INSTRUCTIONS TO FOLLOW:
Write the material out again, line by line, exactly as it is.

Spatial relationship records
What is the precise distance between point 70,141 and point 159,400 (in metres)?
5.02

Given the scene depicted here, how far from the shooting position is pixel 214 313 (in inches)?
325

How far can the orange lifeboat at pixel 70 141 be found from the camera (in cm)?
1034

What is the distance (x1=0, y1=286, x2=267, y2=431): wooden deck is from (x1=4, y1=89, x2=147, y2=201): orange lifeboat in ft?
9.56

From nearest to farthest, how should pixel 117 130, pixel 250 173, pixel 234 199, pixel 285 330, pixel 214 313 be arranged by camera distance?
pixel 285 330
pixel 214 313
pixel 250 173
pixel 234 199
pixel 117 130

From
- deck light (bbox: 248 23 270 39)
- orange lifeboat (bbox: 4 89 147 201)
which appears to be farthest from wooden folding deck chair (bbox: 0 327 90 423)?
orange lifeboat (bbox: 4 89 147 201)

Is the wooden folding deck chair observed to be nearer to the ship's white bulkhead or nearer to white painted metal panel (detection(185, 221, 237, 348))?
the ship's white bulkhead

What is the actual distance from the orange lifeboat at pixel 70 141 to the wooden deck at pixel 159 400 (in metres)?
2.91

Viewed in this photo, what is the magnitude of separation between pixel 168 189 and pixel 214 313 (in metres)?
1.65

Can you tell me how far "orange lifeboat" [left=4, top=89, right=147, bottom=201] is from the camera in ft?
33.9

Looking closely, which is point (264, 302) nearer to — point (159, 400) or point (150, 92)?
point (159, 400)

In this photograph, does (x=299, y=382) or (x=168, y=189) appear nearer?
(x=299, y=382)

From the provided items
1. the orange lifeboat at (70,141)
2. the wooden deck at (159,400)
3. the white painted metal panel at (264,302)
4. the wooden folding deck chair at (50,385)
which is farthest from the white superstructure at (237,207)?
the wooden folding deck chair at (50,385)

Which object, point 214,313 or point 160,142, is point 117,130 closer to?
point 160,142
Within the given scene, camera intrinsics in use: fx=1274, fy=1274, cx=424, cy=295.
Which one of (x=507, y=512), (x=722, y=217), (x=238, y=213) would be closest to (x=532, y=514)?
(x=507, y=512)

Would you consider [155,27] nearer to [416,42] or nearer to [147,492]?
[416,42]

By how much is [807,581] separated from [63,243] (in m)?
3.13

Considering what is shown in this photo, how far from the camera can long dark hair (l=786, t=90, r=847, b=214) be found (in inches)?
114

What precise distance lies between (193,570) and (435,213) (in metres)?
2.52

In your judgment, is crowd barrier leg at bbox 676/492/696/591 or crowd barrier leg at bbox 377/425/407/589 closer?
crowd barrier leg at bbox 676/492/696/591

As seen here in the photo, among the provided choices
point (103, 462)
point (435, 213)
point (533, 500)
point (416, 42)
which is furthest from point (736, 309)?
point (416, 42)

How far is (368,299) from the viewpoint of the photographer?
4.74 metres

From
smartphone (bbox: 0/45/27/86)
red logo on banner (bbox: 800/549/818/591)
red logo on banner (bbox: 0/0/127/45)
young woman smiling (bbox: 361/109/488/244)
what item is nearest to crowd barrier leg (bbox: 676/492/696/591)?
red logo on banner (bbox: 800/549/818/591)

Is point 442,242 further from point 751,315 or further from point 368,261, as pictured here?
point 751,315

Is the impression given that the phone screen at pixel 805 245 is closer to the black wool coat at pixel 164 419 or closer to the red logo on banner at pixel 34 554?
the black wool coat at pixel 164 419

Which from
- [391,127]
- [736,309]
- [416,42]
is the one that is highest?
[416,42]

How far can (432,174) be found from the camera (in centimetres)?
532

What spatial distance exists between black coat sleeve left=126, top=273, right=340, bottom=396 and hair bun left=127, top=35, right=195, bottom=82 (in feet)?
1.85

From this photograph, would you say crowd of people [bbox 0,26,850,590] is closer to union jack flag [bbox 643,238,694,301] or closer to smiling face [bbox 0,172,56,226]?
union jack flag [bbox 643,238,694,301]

EXPECTED ANSWER:
What is the precise distance between point 70,141 and point 159,400 (in metres)?
5.02

Given the scene depicted here, how far from the shooting position is pixel 214 313 (in inches)?
325

How far can the orange lifeboat at pixel 70 141 be found from the camera (in cm)?
1034

What is the distance (x1=0, y1=286, x2=267, y2=431): wooden deck is from (x1=4, y1=89, x2=147, y2=201): orange lifeboat in ft?
9.56

From nearest to farthest, how should pixel 117 130, pixel 250 173, pixel 234 199, pixel 285 330, pixel 214 313 be arranged by camera distance?
pixel 285 330
pixel 214 313
pixel 250 173
pixel 234 199
pixel 117 130

From
- deck light (bbox: 248 23 270 39)
- orange lifeboat (bbox: 4 89 147 201)
which appears to be farthest from wooden folding deck chair (bbox: 0 327 90 423)?
orange lifeboat (bbox: 4 89 147 201)

Is the wooden folding deck chair observed to be nearer to the ship's white bulkhead or nearer to white painted metal panel (detection(185, 221, 237, 348))?
the ship's white bulkhead

What is the actual distance from the orange lifeboat at pixel 70 141 to the wooden deck at pixel 159 400 (in metres)?
2.91

Viewed in this photo, what is the magnitude of separation between pixel 168 189 and pixel 214 313 (in metres)?
1.65

Can you tell me how far "orange lifeboat" [left=4, top=89, right=147, bottom=201] is from the camera in ft?
33.9

Looking closely, which is point (264, 302) nearer to — point (159, 400) or point (150, 92)?
point (159, 400)

In this photograph, does (x=299, y=382) or (x=168, y=189) appear nearer?
(x=299, y=382)

From the provided items
1. the orange lifeboat at (70,141)
2. the wooden deck at (159,400)
3. the white painted metal panel at (264,302)
4. the wooden folding deck chair at (50,385)
which is farthest from the white superstructure at (237,207)?
the wooden folding deck chair at (50,385)

Which object, point 214,313 or point 160,142, is point 117,130 closer to?
point 160,142
Within the given scene, camera intrinsics in use: fx=1274, fy=1274, cx=424, cy=295.
Which one of (x=507, y=512), (x=722, y=217), (x=238, y=213) would be closest to (x=532, y=514)?
(x=507, y=512)

Would you consider [155,27] nearer to [416,42] or nearer to [147,492]?
[416,42]

By how much is [807,581] separated from [63,243] (in m)?
3.13

Considering what is shown in this photo, how far from the camera can long dark hair (l=786, t=90, r=847, b=214) be found (in inches)?
114

What precise distance lies between (193,570) and (435,213) (in metres)?
2.52

In your judgment, is crowd barrier leg at bbox 676/492/696/591 or crowd barrier leg at bbox 377/425/407/589 closer?
crowd barrier leg at bbox 676/492/696/591

As seen here in the photo, among the provided choices
point (103, 462)
point (435, 213)
point (533, 500)
point (416, 42)
which is furthest from point (736, 309)?
point (416, 42)

How far is (368,299) from the viewpoint of the photographer?
4.74 metres

From
smartphone (bbox: 0/45/27/86)
red logo on banner (bbox: 800/549/818/591)
red logo on banner (bbox: 0/0/127/45)
young woman smiling (bbox: 361/109/488/244)
what item is nearest to crowd barrier leg (bbox: 676/492/696/591)?
red logo on banner (bbox: 800/549/818/591)

Is point 442,242 further from point 751,315 or further from point 368,261, as pictured here?
point 751,315

Is the impression given that the phone screen at pixel 805 245 is closer to the black wool coat at pixel 164 419 or closer to the red logo on banner at pixel 34 554?
the black wool coat at pixel 164 419

Which from
- [391,127]
- [736,309]
- [416,42]
is the one that is highest?
[416,42]

How far can (432,174) be found from the camera (in centimetres)?
532

What spatial distance exists between black coat sleeve left=126, top=273, right=340, bottom=396 and hair bun left=127, top=35, right=195, bottom=82 (in feet)?
1.85

From this photograph, would you say crowd of people [bbox 0,26,850,590] is closer to union jack flag [bbox 643,238,694,301] or closer to smiling face [bbox 0,172,56,226]?
union jack flag [bbox 643,238,694,301]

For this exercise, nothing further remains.